Howdy howdy, money nerds. It’s Thursday, and we have some cool stories about money to share with you. Today’s email is pandemic-themed (although not heavily so). Let’s dive in.

During the pandemic, a small town in Washington has been printing its own currency. [The Hustle] — “Fournier’s central idea is pulled straight from Tenino’s own history. During the Great Depression, the city printed sets of wooden dollars using that exact same 1890 newspaper printer. Within a year, the wooden currency had helped bring the economy back from the dead.” [This isn’t as wild as it might seem. The U.S. didn’t have a standardized currency until just after the Civil War. Instead, there were lots of local currencies like this.]

Gardening is associated with greater happiness of urban residents. [Princeton University] — “As civic leaders and urban planners work to make cities more sustainable and livable by investing in outdoor spaces and recreational activities such as biking and walking, Princeton researchers have identified the benefit of an activity largely overlooked by policymakers — home gardening.”

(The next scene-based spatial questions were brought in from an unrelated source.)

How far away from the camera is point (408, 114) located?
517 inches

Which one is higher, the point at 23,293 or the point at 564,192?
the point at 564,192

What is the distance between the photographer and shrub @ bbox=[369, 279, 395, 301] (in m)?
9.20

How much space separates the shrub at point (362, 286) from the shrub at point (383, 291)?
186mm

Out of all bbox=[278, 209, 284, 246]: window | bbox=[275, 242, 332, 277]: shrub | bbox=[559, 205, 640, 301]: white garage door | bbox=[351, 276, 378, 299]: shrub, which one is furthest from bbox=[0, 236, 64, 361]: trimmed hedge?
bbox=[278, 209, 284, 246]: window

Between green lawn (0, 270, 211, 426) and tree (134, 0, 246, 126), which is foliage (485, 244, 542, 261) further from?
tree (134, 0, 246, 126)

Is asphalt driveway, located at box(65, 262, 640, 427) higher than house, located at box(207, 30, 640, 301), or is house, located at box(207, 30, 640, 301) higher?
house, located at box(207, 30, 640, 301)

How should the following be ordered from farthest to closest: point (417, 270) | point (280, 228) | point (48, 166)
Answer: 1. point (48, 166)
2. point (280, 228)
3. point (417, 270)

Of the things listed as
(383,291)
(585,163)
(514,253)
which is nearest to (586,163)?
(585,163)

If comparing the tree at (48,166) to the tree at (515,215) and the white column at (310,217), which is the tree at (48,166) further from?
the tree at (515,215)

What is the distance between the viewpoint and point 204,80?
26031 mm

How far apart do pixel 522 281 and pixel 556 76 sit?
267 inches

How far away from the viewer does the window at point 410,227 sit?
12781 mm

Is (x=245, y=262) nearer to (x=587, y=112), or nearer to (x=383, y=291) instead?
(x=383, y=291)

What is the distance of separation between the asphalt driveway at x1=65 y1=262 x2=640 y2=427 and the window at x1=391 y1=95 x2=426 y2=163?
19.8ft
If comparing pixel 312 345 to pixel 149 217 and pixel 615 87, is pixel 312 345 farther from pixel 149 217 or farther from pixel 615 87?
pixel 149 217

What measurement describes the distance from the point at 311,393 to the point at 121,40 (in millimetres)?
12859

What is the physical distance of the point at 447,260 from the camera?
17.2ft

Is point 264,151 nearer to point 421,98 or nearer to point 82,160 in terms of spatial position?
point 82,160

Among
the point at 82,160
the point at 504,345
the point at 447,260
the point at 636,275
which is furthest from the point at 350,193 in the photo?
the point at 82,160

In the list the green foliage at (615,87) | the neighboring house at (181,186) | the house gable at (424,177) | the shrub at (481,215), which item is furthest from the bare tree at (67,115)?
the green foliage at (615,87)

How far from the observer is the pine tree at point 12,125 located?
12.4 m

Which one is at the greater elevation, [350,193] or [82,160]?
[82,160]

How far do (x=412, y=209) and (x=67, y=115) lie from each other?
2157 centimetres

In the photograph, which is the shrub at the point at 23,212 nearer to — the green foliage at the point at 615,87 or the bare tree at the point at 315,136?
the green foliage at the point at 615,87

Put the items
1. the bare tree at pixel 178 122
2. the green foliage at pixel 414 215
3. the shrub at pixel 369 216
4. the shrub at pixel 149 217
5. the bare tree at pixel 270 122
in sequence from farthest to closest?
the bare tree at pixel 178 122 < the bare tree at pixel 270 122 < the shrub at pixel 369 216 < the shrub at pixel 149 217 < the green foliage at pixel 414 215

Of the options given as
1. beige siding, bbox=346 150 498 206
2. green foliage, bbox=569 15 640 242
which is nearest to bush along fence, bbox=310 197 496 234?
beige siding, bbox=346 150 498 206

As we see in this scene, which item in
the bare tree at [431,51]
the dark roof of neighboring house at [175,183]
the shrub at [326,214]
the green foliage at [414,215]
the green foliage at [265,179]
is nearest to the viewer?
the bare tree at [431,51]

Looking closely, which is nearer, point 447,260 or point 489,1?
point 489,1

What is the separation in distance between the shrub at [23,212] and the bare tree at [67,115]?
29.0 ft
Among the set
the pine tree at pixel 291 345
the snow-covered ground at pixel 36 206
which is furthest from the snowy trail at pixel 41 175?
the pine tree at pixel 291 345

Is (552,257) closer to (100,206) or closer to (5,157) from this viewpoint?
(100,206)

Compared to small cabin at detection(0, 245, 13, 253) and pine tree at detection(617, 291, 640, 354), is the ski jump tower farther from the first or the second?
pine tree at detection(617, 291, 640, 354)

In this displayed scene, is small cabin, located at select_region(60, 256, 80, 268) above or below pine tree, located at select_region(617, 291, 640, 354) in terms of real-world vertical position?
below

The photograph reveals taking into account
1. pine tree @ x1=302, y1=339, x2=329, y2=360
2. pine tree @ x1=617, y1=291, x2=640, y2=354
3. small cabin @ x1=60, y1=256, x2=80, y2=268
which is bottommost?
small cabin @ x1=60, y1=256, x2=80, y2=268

“What I learned from trying all 81 MasterClasses.” [SF Gate] — “I found that the classes are worth the time, but the real question for most people is the price. Even though I’ve revisited more writing courses since the end of my quest, I don’t think there are enough to keep my attention for more than another month.”

How is the economy recovering? Watch the dentists. [The New York Times, so possible paywall] — “Dentist offices tend to be stable businesses that stick around for decades, unlike restaurants that open and close frequently…If you need your teeth cleaned or a cavity filled, the dentist is the only option. This makes them, in the eyes of some economists, the perfect barometer for gauging the country’s recovery from the shock of the pandemic.”

My girlfriend is a dental hygienist, so I’ve been able to watch second-hand how her dentist’s practice is struggling to cope with the coronavirus. It hasn’t been easy. And you know what makes it worse? Asshole clients who want to get all political because the office has basically become a hazmat zone. It’s not really a choice. And besides, this is one of the most at-risk professions out there. Even if you’re a virus denier, don’t be a dick when you go to the dentist this summer. It’s tough enough for the employees already.

Okay, that’s it for today. I’ll be back tomorrow to see you into the weekend. Take care!